Pickup_dt,Dropoff_dt,Passenger_count,Pickup_location,Dropoff_location
2016-01-16 10:24:29,2016-01-16 10:32:46,1,[ 40.67527008 -73.95104218],[ 40.68263626 -73.93795776]
2016-02-22 09:23:39,2016-02-22 09:26:08,1,[ 40.74575424 -73.95707703],[ 40.742733 -73.95397186]


Complaint_dt,OFNS_DESC,PD_DESC,LAW_CAT_CD,Location
2016-03-24 16:45:00,HARRASSMENT 2,"HARASSMENT,SUBD 3,4,5",VIOLATION,[ 40.64067653 -73.93404401]
2016-02-22 13:50:00,GRAND LARCENY OF MOTOR VEHICLE,"LARCENY,GRAND OF AUTO",FELONY,[ 40.85290843 -73.90934006]


Now we get to move on from the boring (yet important) preprocessing of data!

## Visualization

Before we begin trying to find our DareDevil, we will explore some of the visualization tools that we can use to easily see the data. We will be using `folium` for this purpose.

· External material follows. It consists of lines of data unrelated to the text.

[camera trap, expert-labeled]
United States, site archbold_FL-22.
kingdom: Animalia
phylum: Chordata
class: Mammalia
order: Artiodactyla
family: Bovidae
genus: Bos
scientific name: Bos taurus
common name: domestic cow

You can look through the `folium` [quickstart guide](https://folium.readthedocs.io/en/latest/) or use some of the built-in helper functions we provide.

In [13]:
# This is the syntax to create an empty map centered at coordinates 40.7127,-74.0059
# This is also the coordinates of NYC so you can simply use these coordinates in any other maps for this lab
map_example = folium.Map(width=700,height=500,location=[40.7128,-74.0059], zoom_start=10)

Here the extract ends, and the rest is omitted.